(Stored data)
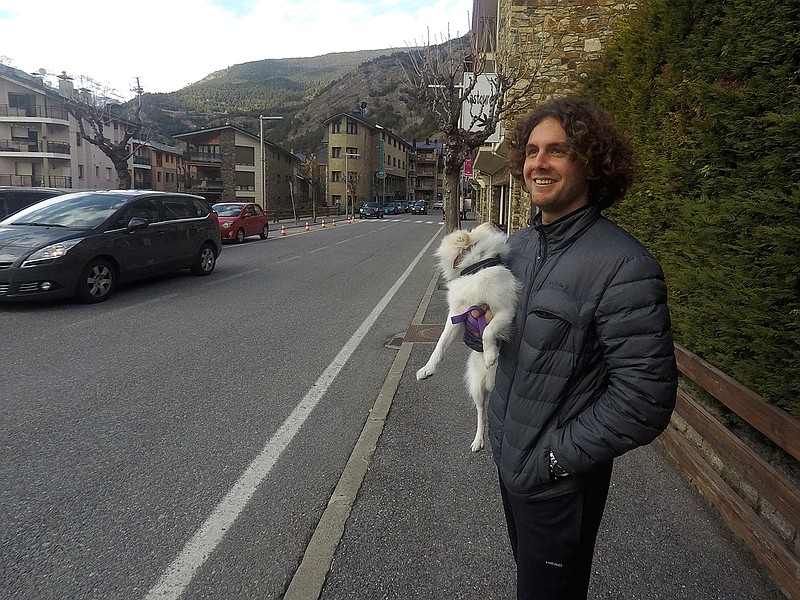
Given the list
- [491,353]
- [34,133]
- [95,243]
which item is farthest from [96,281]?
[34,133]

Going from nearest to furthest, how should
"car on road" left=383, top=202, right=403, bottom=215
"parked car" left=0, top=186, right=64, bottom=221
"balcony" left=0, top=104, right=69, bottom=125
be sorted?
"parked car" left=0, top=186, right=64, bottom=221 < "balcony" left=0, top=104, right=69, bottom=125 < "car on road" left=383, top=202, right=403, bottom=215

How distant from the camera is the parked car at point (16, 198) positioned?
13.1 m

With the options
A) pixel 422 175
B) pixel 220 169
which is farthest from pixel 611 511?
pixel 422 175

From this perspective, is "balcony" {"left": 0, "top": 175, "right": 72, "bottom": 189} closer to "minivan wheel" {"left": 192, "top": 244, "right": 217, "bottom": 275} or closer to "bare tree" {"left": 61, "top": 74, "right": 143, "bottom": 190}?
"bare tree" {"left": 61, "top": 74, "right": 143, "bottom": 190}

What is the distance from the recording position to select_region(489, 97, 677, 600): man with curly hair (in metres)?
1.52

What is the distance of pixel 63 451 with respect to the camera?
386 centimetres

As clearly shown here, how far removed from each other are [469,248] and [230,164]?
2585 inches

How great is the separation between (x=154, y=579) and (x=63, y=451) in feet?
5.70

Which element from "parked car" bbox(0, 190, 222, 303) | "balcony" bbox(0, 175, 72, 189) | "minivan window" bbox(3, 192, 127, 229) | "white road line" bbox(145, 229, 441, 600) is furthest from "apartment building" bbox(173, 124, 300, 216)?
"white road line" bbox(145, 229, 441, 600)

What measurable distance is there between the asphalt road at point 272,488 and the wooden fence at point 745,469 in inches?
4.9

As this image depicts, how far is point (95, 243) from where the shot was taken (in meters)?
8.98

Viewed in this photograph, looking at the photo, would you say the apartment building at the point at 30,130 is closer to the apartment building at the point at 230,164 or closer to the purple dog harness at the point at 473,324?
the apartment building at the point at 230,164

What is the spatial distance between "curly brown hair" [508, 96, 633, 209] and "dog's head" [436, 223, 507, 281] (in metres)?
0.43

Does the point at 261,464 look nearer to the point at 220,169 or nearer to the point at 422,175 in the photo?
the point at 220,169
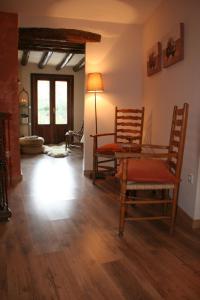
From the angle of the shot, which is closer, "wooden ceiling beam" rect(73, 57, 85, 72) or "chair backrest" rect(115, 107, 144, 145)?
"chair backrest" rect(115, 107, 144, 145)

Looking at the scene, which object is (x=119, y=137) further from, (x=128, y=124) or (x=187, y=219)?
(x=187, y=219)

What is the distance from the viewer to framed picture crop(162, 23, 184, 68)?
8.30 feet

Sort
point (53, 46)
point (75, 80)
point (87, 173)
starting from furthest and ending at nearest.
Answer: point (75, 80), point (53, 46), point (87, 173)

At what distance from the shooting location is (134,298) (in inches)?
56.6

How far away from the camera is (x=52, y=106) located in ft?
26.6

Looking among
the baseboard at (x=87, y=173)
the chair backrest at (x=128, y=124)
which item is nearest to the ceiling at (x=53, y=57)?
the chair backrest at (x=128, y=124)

▶ _Stated task_: Starting at the line containing "How far away" and running through the end of the records, list every line as a numbered list, both ends included, omitting blank lines.

▶ _Reply_:
1. How far away from the camera is (x=52, y=106) located in ft?
2. 26.6
3. Looking among
4. the baseboard at (x=87, y=173)
5. the chair backrest at (x=128, y=124)
6. which item is nearest to the ceiling at (x=53, y=57)?
7. the chair backrest at (x=128, y=124)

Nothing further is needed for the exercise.